Les nouvelles aventures musicales d’Akhenaton avec la B.O. très soul de Comme un aimant et le retour au hip-hop électro du début des années 80 sur Electro Cypher vont aussi surprendre - il s’en défendra l’année suivante sur son deuxième album solo, Sol Invictus. Pourtant dès 1999 deux albums ont montré des signes encourageants dans un éclectisme bien reçu : Les Princes de la ville du 113, couronné d’un succès immédiat et de deux Victoires de la musique, et KLR du Saïan Supa Crew, qui décollera réellement grâce au travail de fond du groupe sur scène et au carton de leur single zouk-rap Angela. En 2000, d’autres albums vont ouvrir des portes musicales au rap français. Pour Olivier Perret, “les albums Une Couleur de plus au drapeau de KDD, À l’intérieur de nous de N.A.P. et Touche d’espoir d’Assassin proposent par moment des productions plus électroniques, qui lorgnent parfois vers le sud des États-Unis au niveau des influences : Si tu aimes ça de KDD, $$$ d’Assassin, Ghetto gothique de N.A.P. Les résultats ne sont pas toujours réussis, mais il y a une vraie envie de se démarquer”. Avec des titres comme Plus l’temps de Disiz et Qui tu es ? de KDD, tous ces morceaux proposent des rythmiques plus lentes, dans lesquels les rappeurs usent d’un flow plus rapide. “Alors qu’on était un peu restés en vase clos, à sampler de la funk et de la soul, un titre comme Qui tu es ? est un bon exemple de variation d’un rap français qui commence à être plus riche des musiques autour de lui”, ajoute Vincent Portois. Et puis il y a aussi un underground qui commence à bouillonner avec une volonté de casser les codes, réuni sur une mixtape : L’Antre de la folie.

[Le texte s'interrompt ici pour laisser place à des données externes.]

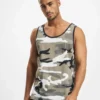 Brandit Herren Tank Tops Tank Top In Camouflage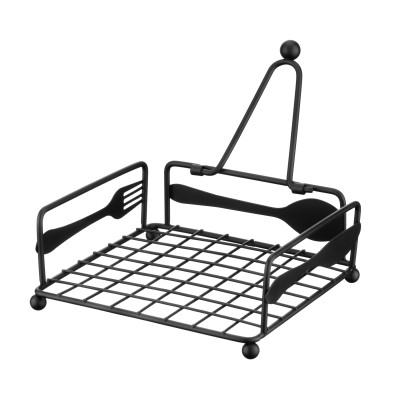 ARDESTO Серветниця Midori 18х18х7см, метал, чорна ARDESTO Серветниця Midori 18х18х7см, метал, чорна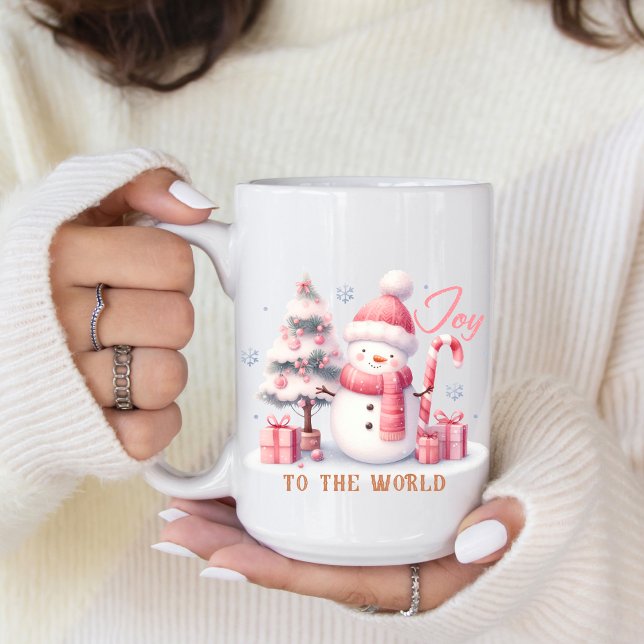 Christmas Joy to the World Woman's Sweatshirt Kaffemugg (Personalize this Joy to the world coffee mug. )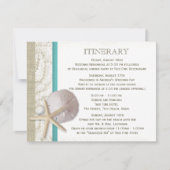 Zanddollarkant en -parel kaart (Voorkant)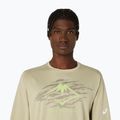 Мъжки ASICS Fujitrail Logo LS каки за бягане с дълъг ръкав 5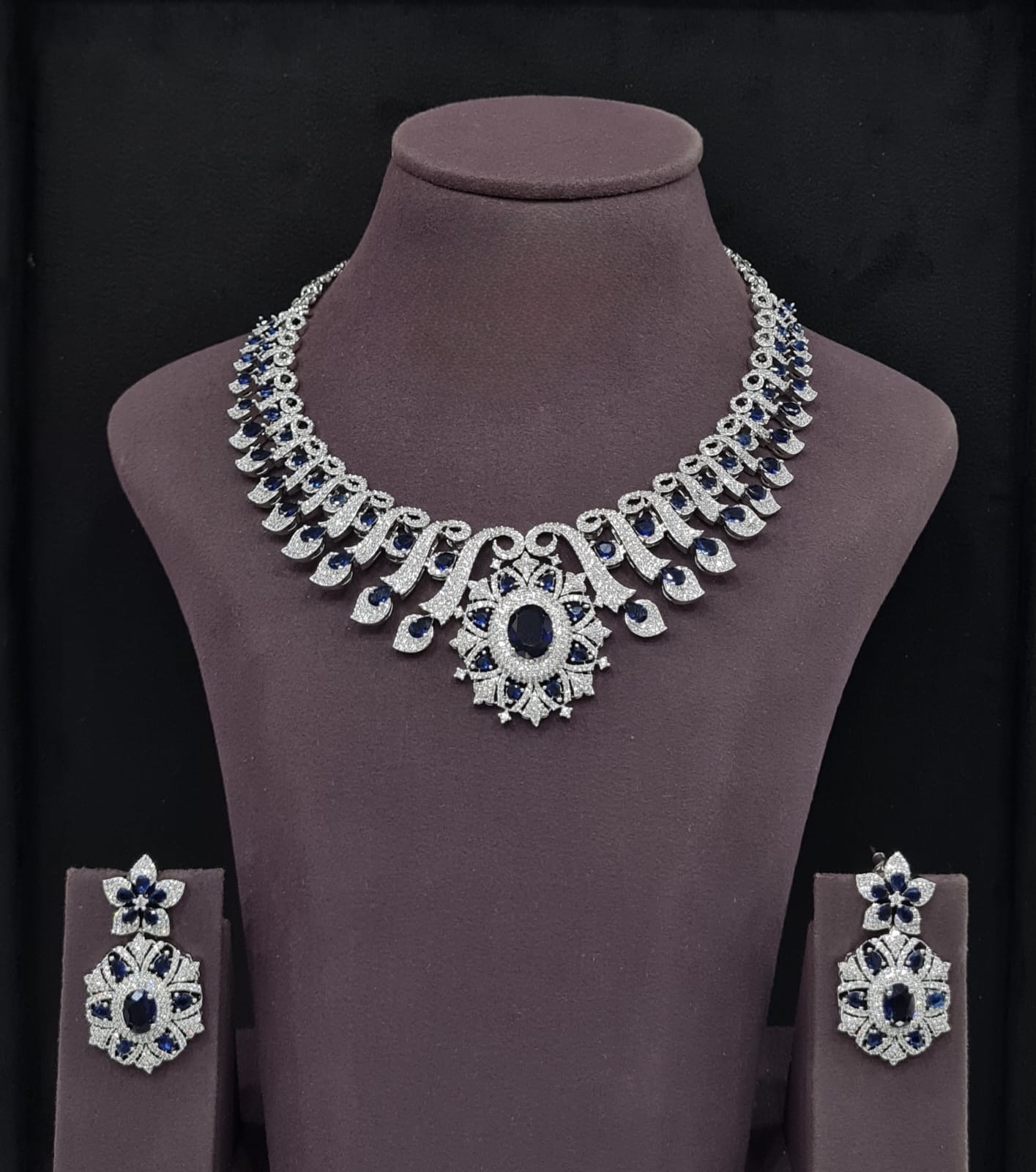Cz Necklace 10576 - 8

Sortie sur le label Kerozen Music monté par La Caution et Mouloud Achour, L’Antre de la folie réunit les artistes qui seront classés dans la case du “rap alternatif” pendant les années 2000 : La Caution, TTC, Le Klub des Loosers, Cynaure, James Delleck, Kroniker… “Dans L’Antre de la folie, le mot d’ordre c’est vraiment l’innovation”, affirme Olivier Perret.Tout n’y est pas réussi, mais l’idée c’est vraiment de sortir de tous les codes du rap des années 90, quitte à aller sampler des choses complètement improbables. Là, il y a une vrai révolution”. Vincent Portois complète : “Il y a tous les préceptes du rap français qui ne suivra pas l’autoroute du rap pour les dix ans à venir”.

On fait le bilan

À l’image du tube de Neg’Marrons extrait de leur deuxième album Le Bilan, sorti aussi en 2000, quel bilan peut-on tirer de ce cru 2000 du rap français ? Pour Olivier Perret, “il n’y pas de débat, elle est moins qualitative. Pourtant, je dirai qu’elle est mal estimée, parce qu’il y a des très bons albums qui sont un peu passés à la trappe, notamment Wesh on écoute quoi ? d’Expression Direkt”, deuxième album du groupe de Mantes-la-Jolie, cette fois sorti en indépendant, et plus proche de leur esprit irrévérencieux et frontal. Pour Vincent Portois, “2000, c’est une année de transition, la fin d’une boucle. La bulle du rap qui a explosé pendant les années 90 s'essouffle. C’est une vague qui descend pour mieux remonter après. On sent qu’il y a un truc qui se prépare avec l’album de Lunatic, mais aussi un album classique pour moi et qu’on oublie, c’est le Scred Selexion 99/2000 qui réunit leurs maxis. Ça a eu une influence sur ce genre de rap pour les années à venir, avec Bouteille de gaz et les autres morceaux”. Le mot d’ordre “jamais dans la tendance, mais toujours dans la bonne direction” de la Scred a en effet été partagé par de nombreux artistes pour la décennie qui va suivre, avec des labels comme Néochrome, 45 Scientific ou Kerozen qui vont définir des esthétiques durables du rap français, en pleine distillation en cette année 2000.